Start of Block

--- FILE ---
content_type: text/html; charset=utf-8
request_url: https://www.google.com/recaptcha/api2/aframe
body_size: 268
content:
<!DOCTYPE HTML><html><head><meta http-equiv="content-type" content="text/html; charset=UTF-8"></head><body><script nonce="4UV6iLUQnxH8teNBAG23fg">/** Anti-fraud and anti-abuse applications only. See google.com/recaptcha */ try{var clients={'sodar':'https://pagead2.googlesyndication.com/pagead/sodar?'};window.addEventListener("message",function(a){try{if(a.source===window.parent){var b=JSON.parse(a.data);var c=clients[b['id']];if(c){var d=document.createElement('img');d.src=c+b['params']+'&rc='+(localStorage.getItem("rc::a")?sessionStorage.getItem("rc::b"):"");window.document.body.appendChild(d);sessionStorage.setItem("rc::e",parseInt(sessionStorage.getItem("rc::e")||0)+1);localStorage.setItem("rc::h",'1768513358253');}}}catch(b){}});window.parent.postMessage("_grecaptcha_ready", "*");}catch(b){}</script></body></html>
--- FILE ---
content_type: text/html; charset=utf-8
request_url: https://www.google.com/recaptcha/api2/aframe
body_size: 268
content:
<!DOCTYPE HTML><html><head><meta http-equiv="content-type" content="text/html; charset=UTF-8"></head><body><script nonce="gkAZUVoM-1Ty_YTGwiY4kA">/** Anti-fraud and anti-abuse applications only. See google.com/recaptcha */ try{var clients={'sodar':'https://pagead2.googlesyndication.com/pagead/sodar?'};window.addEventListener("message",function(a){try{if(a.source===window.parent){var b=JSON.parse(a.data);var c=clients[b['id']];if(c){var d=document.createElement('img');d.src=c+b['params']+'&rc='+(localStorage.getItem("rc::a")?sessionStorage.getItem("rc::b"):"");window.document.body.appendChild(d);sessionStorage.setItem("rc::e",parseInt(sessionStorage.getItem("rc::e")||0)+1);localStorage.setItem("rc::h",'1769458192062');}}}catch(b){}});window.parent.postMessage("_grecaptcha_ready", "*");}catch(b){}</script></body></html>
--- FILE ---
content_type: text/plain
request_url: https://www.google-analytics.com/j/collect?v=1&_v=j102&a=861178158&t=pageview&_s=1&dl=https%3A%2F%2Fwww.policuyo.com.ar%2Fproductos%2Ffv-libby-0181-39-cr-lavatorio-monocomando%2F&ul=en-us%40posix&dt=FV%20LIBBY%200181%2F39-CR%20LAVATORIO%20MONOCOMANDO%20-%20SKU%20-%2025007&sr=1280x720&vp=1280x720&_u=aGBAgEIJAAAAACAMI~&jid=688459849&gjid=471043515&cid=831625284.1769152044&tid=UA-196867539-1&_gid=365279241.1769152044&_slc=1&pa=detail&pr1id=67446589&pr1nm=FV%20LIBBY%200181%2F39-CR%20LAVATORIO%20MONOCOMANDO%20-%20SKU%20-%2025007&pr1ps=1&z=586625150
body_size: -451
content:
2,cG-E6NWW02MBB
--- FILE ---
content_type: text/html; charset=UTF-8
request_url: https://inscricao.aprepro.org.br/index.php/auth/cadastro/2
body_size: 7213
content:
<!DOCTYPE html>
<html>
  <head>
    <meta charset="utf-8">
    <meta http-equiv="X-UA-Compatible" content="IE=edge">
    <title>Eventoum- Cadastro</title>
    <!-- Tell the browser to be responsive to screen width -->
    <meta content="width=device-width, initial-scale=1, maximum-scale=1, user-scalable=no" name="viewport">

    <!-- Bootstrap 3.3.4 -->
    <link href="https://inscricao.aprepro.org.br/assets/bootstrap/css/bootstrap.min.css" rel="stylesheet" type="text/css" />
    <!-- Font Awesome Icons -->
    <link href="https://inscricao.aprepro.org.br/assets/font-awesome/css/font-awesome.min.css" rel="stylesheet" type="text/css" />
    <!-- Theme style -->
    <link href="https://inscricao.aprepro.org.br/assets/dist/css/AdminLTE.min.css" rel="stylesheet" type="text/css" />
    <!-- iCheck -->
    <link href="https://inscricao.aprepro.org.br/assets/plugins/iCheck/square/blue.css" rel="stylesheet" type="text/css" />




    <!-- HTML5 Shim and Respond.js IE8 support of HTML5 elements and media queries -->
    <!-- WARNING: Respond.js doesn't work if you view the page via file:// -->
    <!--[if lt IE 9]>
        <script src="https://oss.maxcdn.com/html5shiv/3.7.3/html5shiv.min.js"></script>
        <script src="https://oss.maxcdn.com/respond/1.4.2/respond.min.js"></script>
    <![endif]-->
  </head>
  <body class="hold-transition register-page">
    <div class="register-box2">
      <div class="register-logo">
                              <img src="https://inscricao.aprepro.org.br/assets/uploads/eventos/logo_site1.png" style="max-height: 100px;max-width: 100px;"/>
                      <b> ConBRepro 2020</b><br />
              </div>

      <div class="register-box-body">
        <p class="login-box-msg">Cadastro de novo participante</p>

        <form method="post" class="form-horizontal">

End of Block

Find the number of lines in the records that include the word "register". Write only that number.

4